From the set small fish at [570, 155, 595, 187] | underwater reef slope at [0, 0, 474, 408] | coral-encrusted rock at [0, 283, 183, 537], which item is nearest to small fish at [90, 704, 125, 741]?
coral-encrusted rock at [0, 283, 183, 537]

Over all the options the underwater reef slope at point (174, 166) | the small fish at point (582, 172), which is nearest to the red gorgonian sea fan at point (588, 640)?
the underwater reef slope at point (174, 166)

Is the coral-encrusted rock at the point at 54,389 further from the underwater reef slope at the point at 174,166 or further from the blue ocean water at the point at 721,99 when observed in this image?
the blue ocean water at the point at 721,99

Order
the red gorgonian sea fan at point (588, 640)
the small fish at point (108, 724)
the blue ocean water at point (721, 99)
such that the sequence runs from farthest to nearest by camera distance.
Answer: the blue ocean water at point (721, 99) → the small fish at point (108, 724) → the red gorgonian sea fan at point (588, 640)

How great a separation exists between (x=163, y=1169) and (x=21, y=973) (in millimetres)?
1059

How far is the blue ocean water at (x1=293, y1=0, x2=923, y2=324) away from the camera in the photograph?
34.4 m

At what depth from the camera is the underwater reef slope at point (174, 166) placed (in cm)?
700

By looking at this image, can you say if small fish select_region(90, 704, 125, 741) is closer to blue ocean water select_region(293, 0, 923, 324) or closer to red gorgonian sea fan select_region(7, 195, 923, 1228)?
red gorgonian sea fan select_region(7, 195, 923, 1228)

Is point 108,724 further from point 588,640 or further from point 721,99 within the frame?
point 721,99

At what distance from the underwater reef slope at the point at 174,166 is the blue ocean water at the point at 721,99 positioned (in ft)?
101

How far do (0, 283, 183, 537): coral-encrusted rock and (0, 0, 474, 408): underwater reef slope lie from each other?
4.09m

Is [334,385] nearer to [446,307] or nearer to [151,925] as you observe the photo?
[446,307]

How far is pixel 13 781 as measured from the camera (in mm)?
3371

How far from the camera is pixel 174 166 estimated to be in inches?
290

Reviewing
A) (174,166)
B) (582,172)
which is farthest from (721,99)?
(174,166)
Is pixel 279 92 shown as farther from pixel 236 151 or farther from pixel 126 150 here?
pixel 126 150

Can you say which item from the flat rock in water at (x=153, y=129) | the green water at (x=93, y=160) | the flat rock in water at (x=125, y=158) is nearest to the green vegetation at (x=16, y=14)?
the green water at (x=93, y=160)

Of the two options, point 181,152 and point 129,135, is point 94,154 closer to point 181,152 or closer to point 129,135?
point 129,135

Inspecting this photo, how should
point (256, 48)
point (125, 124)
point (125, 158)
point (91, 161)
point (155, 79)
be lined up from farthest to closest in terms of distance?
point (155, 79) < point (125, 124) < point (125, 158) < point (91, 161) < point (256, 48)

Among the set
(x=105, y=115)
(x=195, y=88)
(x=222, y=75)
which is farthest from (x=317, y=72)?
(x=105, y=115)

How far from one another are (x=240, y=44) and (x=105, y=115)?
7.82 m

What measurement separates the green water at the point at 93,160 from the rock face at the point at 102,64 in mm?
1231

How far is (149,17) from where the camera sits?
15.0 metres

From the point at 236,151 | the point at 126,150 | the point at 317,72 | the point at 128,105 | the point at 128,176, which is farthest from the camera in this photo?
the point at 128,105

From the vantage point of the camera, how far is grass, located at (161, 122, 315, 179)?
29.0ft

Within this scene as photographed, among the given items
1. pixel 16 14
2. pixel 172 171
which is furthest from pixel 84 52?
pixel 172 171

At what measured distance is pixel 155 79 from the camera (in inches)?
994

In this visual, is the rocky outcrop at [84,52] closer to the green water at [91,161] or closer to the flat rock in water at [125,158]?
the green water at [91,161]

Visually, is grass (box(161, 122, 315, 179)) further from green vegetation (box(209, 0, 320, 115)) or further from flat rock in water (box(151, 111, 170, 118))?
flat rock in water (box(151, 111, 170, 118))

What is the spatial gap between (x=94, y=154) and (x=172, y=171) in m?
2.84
^^^^
- **Exercise requirements**
Copy out the material word for word, starting at the line that contains "Of the two options, point" and ending at the line that contains "15.0 metres", with both of those lines included.

- **Response to this exercise**
Of the two options, point 181,152 and point 129,135, is point 94,154 closer to point 181,152 or closer to point 129,135?
point 129,135

Inspecting this photo, how should
point (256, 48)
point (125, 124)
point (125, 158)
point (91, 161)
point (155, 79)
be lined up from farthest to closest in terms of distance?
point (155, 79) < point (125, 124) < point (125, 158) < point (91, 161) < point (256, 48)

Among the set
(x=105, y=115)
(x=195, y=88)
(x=222, y=75)
which is farthest from (x=317, y=72)?
(x=105, y=115)

How far from one another are (x=240, y=44) and (x=105, y=115)?
7.82 m

What measurement separates the green water at the point at 93,160 from the rock face at the point at 102,64 in mm?
1231

How far is (149,17) from where the camera sits?
15.0 metres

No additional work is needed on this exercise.